Da machen Sie mehrere Türen auf. Bei der Arbeitszeit selbst können wir eine starke Polarisierung feststellen. Einerseits gibt es jene, die arbeiten, manche haben viel längere Arbeitszeiten und machen viel, viel mehr Überstunden, viele stehen immer mehr unter Druck. Auf der anderen Seite gibt es eine immer größere Reservearmee von Arbeitslosen, die – um es in der marxistischen Terminologie zu fassen – den Druck auf die arbeitende Bevölkerung größer werden lassen, Arbeit zu jeglichen Bedingungen anzunehmen.
Die andere Tür sind die Löhne und die Produktivität: Seit den Siebzigerjahren hat sich die Produktivität in Österreich mehr als verdoppelt, doch die Arbeitszeit ist de facto seit 1975, als sie auf 40 Stunden reduziert wurde, kaum mehr gekürzt worden, zumindest nicht auf kollektivvertraglicher Ebene. Da spielen natürlich Mechanismen eine Rolle, wie Wohlstand verteilt wird, warum Arbeitnehmerinnen und Arbeitnehmer am steigenden Bruttoinlandsprodukt weniger beteiligt werden.
Zudem steigt die Zahl der unselbstständig Beschäftigten seit den Siebzigern kontinuierlich, doch die Lohnquote sinkt. Das heißt schlussendlich, wir haben eine Umverteilung von Löhnen zu Gewinnen und von Arbeit zu Kapital.

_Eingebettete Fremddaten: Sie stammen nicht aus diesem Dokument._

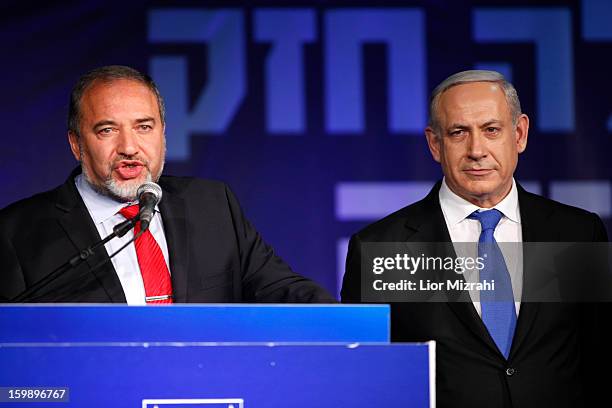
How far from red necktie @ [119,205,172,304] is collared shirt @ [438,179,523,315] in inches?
31.0

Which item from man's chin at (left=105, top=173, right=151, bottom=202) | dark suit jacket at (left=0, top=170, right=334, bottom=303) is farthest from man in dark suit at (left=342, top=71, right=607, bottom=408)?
→ man's chin at (left=105, top=173, right=151, bottom=202)

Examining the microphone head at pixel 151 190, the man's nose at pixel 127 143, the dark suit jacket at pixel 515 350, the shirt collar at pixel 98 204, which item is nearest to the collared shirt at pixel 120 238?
the shirt collar at pixel 98 204

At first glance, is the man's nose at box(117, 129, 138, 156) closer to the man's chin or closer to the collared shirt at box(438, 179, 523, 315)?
the man's chin

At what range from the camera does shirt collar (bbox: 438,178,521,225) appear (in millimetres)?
2490

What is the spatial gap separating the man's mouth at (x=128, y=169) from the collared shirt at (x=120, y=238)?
0.10 m

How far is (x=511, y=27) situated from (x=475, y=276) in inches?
66.6

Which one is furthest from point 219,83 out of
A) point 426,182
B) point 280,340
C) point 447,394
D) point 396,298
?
point 280,340

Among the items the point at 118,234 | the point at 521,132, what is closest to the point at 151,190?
the point at 118,234

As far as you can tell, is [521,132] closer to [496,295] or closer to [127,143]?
[496,295]

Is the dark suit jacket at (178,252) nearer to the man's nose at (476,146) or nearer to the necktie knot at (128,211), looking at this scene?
the necktie knot at (128,211)

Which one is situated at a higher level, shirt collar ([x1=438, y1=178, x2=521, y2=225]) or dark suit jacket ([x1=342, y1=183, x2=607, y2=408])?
shirt collar ([x1=438, y1=178, x2=521, y2=225])

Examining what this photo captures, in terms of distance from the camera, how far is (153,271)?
235 centimetres

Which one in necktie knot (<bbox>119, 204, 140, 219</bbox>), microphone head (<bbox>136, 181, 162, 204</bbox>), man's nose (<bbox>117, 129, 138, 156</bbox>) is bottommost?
microphone head (<bbox>136, 181, 162, 204</bbox>)

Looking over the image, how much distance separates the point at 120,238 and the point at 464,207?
0.94 metres
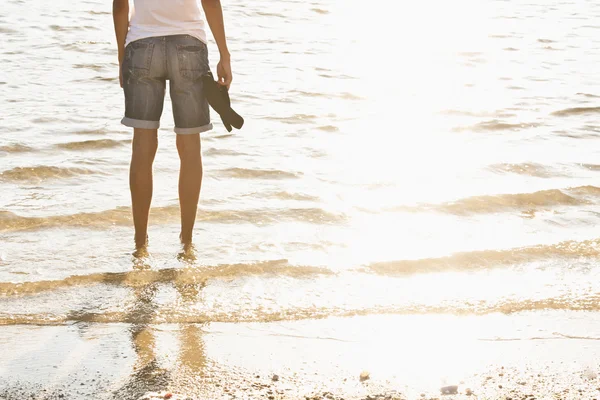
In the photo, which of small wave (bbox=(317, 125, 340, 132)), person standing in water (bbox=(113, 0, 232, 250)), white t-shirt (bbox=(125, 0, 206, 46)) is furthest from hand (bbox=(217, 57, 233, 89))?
small wave (bbox=(317, 125, 340, 132))

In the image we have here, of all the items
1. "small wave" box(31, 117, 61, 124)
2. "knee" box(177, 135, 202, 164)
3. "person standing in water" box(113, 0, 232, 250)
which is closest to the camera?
"person standing in water" box(113, 0, 232, 250)

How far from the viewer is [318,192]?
20.9 ft

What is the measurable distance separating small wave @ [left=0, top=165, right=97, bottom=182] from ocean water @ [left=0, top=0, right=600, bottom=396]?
0.06 ft

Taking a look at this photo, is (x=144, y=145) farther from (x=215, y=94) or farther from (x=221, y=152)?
(x=221, y=152)

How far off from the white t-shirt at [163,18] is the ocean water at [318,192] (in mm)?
1247

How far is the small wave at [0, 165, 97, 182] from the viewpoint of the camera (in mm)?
6383

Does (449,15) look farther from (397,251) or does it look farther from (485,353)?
(485,353)

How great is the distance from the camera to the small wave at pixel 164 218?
5.51 m

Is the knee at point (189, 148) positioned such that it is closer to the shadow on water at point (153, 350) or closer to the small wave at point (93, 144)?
the shadow on water at point (153, 350)

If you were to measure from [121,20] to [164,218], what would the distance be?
4.81 feet

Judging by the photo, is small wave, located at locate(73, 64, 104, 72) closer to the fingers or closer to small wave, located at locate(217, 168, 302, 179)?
small wave, located at locate(217, 168, 302, 179)

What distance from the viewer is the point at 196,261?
5023 mm

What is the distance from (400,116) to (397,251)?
374 centimetres

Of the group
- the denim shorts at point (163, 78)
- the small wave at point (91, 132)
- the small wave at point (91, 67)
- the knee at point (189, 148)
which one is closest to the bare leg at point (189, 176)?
the knee at point (189, 148)
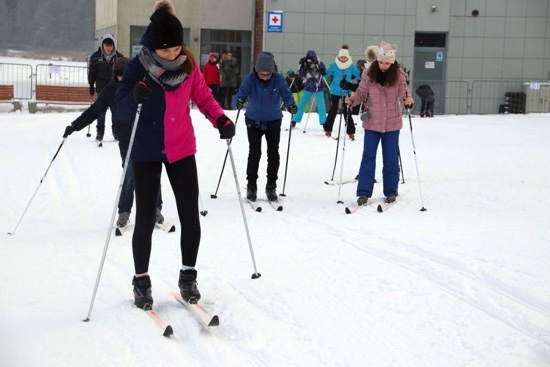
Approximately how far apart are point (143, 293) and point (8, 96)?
18.5m

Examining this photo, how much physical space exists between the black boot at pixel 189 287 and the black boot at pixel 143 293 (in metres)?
0.22

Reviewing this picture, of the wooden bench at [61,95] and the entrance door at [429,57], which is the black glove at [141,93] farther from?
the entrance door at [429,57]

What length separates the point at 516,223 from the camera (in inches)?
304

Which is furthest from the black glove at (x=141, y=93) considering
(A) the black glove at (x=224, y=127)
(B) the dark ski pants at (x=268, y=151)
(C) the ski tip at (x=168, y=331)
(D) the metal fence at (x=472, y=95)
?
(D) the metal fence at (x=472, y=95)

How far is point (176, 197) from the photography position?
502 centimetres

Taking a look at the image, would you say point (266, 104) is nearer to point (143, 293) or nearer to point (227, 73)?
point (143, 293)

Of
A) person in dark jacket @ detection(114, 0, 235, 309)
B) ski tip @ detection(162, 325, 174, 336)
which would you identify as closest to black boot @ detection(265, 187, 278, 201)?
person in dark jacket @ detection(114, 0, 235, 309)

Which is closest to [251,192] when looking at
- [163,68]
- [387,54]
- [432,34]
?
[387,54]

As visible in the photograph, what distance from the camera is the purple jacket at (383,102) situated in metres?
8.61

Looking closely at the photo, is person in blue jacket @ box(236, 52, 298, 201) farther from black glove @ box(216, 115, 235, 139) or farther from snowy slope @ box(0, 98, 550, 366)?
black glove @ box(216, 115, 235, 139)

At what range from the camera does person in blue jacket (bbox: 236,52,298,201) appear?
884 cm

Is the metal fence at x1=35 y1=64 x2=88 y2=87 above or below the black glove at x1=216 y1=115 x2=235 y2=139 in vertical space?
above

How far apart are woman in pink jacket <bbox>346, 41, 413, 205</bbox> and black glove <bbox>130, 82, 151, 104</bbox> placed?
4.34 m

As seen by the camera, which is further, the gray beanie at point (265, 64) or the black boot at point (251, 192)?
the black boot at point (251, 192)
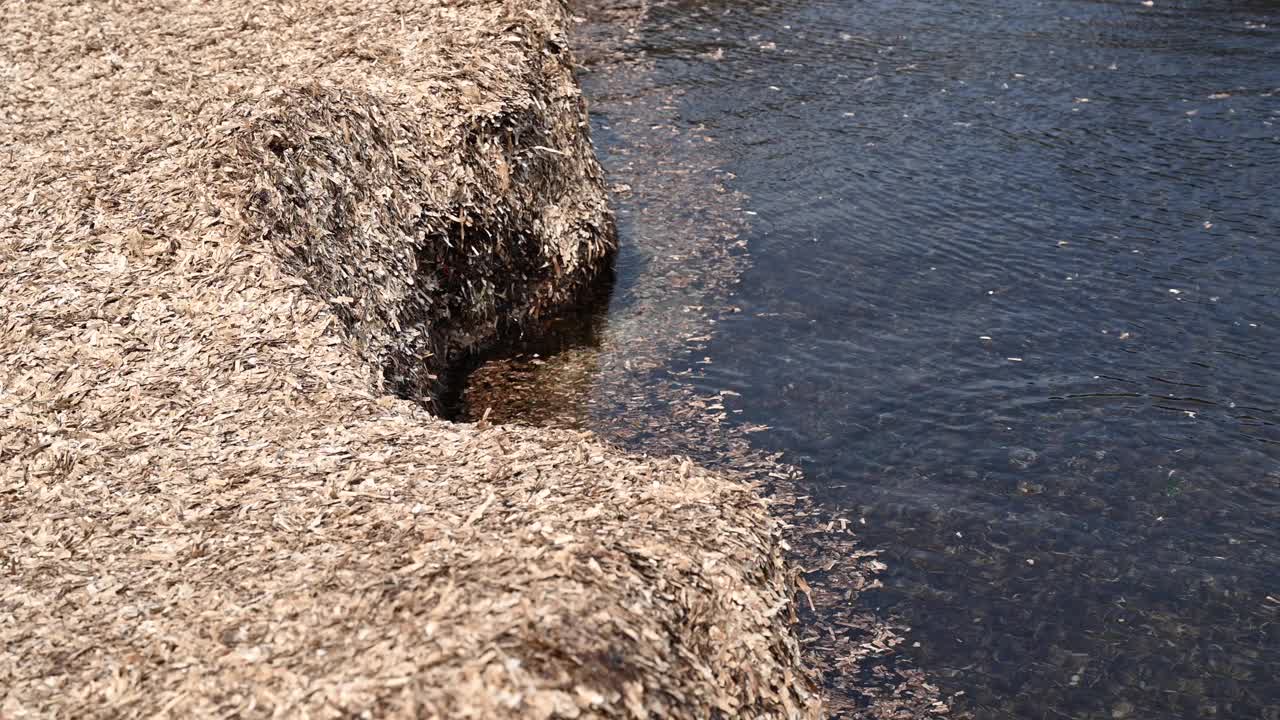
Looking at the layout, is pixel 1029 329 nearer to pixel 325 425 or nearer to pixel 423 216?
pixel 423 216

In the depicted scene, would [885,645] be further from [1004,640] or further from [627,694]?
[627,694]

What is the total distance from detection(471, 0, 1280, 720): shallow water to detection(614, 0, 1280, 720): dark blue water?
0.03 m

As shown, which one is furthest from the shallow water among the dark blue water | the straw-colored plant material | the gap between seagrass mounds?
the straw-colored plant material

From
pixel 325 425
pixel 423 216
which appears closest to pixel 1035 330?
pixel 423 216

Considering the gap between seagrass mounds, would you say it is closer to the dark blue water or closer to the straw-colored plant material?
the straw-colored plant material

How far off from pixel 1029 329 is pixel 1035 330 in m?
0.05

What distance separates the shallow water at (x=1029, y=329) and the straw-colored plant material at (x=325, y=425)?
1.86 m

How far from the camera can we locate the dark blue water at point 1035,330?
6.75 meters

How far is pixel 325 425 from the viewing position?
5.97 meters

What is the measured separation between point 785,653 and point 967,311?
19.3 feet

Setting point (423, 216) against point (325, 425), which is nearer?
point (325, 425)

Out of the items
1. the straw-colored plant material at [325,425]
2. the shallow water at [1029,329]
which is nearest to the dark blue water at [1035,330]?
the shallow water at [1029,329]

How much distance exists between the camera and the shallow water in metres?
6.76

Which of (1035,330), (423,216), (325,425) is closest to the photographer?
(325,425)
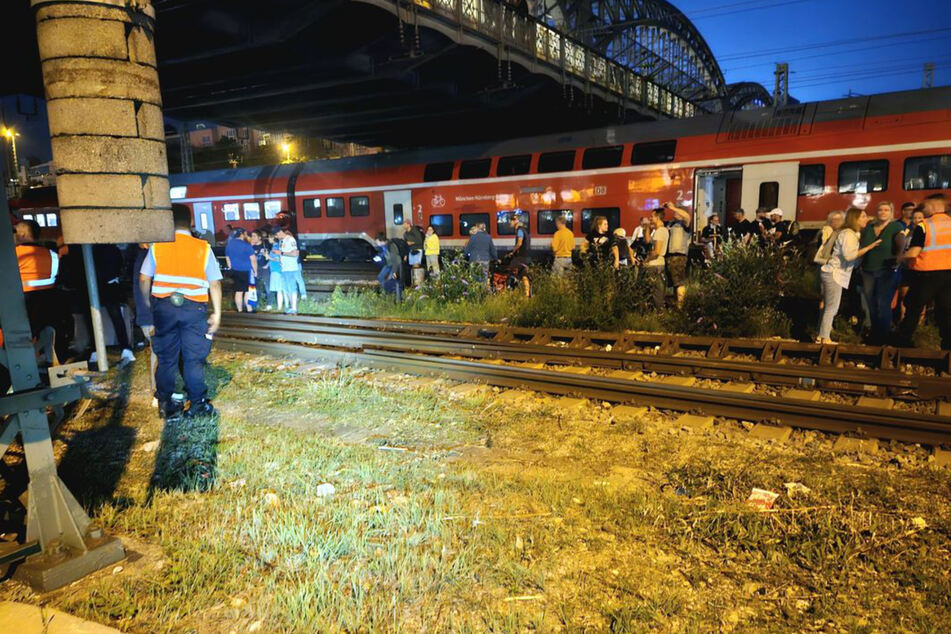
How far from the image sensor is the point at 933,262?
6949 millimetres

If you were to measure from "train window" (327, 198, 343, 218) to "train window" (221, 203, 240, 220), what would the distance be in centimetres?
510

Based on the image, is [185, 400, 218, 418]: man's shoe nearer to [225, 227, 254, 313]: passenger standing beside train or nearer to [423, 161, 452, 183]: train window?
[225, 227, 254, 313]: passenger standing beside train

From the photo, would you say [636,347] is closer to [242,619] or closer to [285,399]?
[285,399]

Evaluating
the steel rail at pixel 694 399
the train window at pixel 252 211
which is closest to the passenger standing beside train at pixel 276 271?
the steel rail at pixel 694 399

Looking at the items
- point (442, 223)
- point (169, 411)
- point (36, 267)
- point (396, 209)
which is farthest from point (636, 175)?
point (36, 267)

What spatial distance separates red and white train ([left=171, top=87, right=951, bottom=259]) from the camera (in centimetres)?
1219

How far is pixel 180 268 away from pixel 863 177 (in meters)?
13.0

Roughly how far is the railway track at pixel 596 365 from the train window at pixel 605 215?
7507 millimetres

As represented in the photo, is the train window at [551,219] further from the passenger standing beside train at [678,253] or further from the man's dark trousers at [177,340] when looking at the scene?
the man's dark trousers at [177,340]

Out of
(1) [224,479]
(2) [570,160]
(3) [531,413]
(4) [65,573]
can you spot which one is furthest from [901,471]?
(2) [570,160]

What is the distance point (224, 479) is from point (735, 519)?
367 centimetres

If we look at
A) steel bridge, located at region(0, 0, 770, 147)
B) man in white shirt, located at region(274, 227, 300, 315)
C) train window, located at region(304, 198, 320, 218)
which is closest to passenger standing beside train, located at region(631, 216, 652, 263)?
man in white shirt, located at region(274, 227, 300, 315)

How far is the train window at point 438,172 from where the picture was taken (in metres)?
18.8

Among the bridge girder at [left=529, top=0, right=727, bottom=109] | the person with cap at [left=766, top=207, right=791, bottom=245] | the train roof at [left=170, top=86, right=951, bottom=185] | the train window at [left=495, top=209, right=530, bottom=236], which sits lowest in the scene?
the person with cap at [left=766, top=207, right=791, bottom=245]
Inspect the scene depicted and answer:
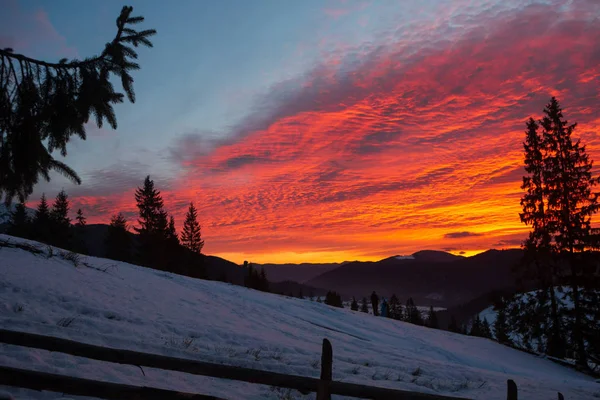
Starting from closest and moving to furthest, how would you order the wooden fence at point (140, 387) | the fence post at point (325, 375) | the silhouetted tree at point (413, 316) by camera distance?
the wooden fence at point (140, 387) < the fence post at point (325, 375) < the silhouetted tree at point (413, 316)

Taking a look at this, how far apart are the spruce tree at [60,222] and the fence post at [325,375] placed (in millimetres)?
54873

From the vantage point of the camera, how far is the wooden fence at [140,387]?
4949mm

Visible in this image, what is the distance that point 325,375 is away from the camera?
5953mm

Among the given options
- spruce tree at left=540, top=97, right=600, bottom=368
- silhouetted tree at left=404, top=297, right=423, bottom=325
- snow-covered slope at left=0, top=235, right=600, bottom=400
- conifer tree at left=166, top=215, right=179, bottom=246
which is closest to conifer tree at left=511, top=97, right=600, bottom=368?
spruce tree at left=540, top=97, right=600, bottom=368

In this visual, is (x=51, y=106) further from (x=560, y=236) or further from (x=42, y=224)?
(x=42, y=224)

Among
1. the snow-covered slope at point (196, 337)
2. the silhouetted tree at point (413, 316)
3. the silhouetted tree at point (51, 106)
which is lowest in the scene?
the silhouetted tree at point (413, 316)

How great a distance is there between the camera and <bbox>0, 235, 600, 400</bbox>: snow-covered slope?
7.91 meters

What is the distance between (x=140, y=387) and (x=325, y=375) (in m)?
2.51

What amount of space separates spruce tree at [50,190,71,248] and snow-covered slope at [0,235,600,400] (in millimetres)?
43441

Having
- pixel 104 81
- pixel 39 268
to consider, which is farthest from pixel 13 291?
pixel 104 81

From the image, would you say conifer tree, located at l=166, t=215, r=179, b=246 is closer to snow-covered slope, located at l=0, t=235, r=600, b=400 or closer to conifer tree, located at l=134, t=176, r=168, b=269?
conifer tree, located at l=134, t=176, r=168, b=269

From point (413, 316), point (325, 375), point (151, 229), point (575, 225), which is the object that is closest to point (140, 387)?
point (325, 375)

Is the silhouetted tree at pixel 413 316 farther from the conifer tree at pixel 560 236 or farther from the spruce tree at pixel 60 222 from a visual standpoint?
the spruce tree at pixel 60 222

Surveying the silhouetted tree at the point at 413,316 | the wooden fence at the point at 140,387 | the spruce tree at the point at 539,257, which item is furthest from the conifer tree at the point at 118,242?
the wooden fence at the point at 140,387
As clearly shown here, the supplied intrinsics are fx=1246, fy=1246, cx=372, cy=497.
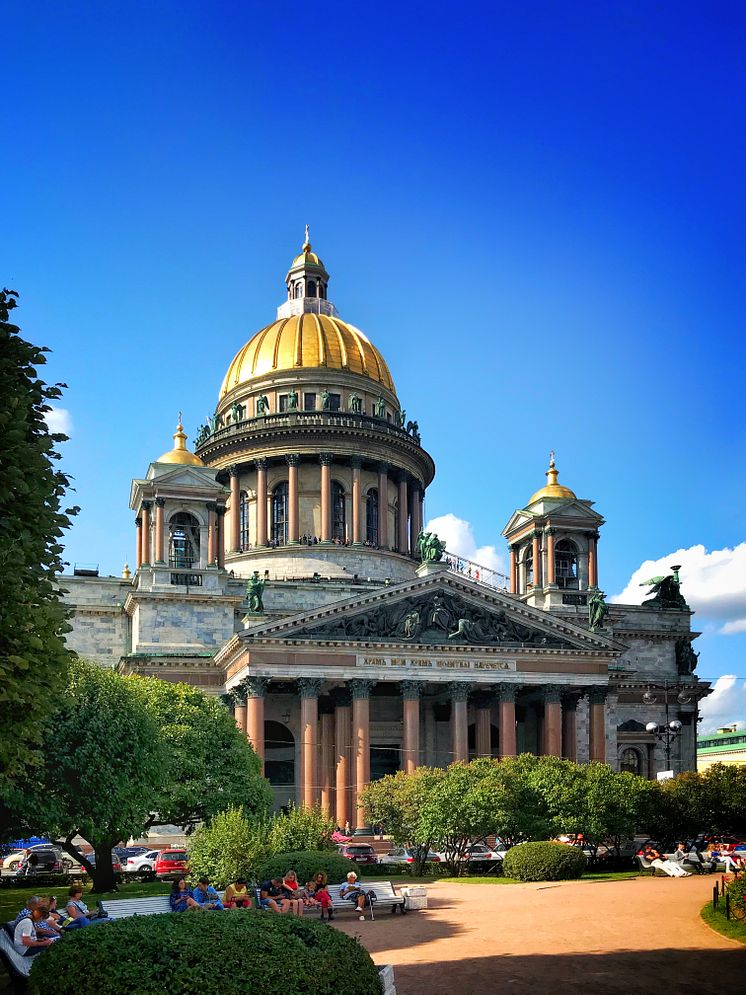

Welchen Sinn hat Arbeitszeitverkürzung?

Wenn man sich die gesellschaftliche Ungleichverteilung von Arbeit anschaut und die steigende Ungleichheit dazunimmt: Da könnte Arbeitszeitverkürzung mit Lohnausgleich ein Mittel sein, um die Ungleichheit zu verringern.
Arbeitszeitverkürzung würde außerdem wieder Arbeitskräftemangel herstellen, der derzeit auf makroökonomischer Perspektive nicht vorherrscht. Das würde das Gleichgewicht zwischen Arbeit und Kapital wieder ein bisschen in Richtung Arbeit verschieben. Der marxistische Ansatz lautet: Wenn man auf der einen Seite die Arbeit hat und auf der anderen das Kapital, die ausverhandeln, wer wie viel bekommt, ist natürlich eine große Zahl von Arbeitslosen für die Verhandlungsposition der Arbeiterinnen und Arbeiter schlecht. Arbeitszeitverkürzung ist eigentlich die einzige in dem politischen System durchsetzbare Stellschraube, wie man dieses Verhältnis wieder ein bisschen ebener machen könnte.
Die Beschäftigungswirksamkeit von Arbeitszeitverkürzung ist in der Literatur umstritten. Die neoklassischen Ansätze gehen eher davon aus, dass es keinen Effekt hat. Aber es gibt für Frankreich Beispiele, die berechnen, dass die Arbeitszeitverkürzung einen positiven Beschäftigungseffekt hat. Da gibt es per se keine Antwort, denn es kommt sehr stark darauf an, wie diese konkret ausgestaltet wird, wie das Verhältnis von Binnen- zu Außenmarkt ist. Ich halte sie für eine gesellschaftlich relevante und eigentlich zukunftsweise Maßnahme.

Gibt es Risiken?

Arbeitszeitverkürzung kann gesehen werden als Stellschraube, um die geschlechtergerechte Arbeitsteilung zur forcieren. Aber dass dies tatsächlich passiert, ist nicht gewiss. Es gibt Literatur, die davon ausgeht, dass die absolute Wahlfreiheit bei der Arbeitszeitgestaltung unter den Bedingungen, wie die Arbeitsverteilung gegenwärtig funktioniert, eher dazu führen würde, dass Männer noch mehr arbeiten und Frauen noch weniger. Arbeitszeitverkürzung wäre allerdings ein Mittel, damit wieder Ressourcen für eine Neuverhandlung von geschlechtsspezifischer Arbeitsteilung frei werden.
Das orthodoxe, ökonomische Argument lautet, dass es in einer internationalen Wirtschaft ein Produktivitätsnachteil ist, wenn die Lohnstückkosten steigen. Auch das ist wieder sehr relativ, weil es wieder sehr auf die Ausgestaltung ankommt. Und es zeigt sich, dass Arbeitszeitverkürzung Produktivitätszuwächse bewirkt. Die schwedischen und norwegischen Beispiele haben gezeigt, dass es mehr oder weniger eine Win-win-Situation für alle ist.
Arbeitszeitverkürzung wird auch als Möglichkeit gesehen, die negativen ökologischen Konsequenzen unseres Wirtschaftens zu reduzieren: Menschen müssen weniger pendeln, es wird weniger produziert, Stichwort Post-Wachstum. Aber es ist eher eine offene Frage, was die Leute dann wirklich machen: ob sie ökologisch sind, in die Bibliothek gehen und zum Buch greifen oder ob sie Fernreisen machen.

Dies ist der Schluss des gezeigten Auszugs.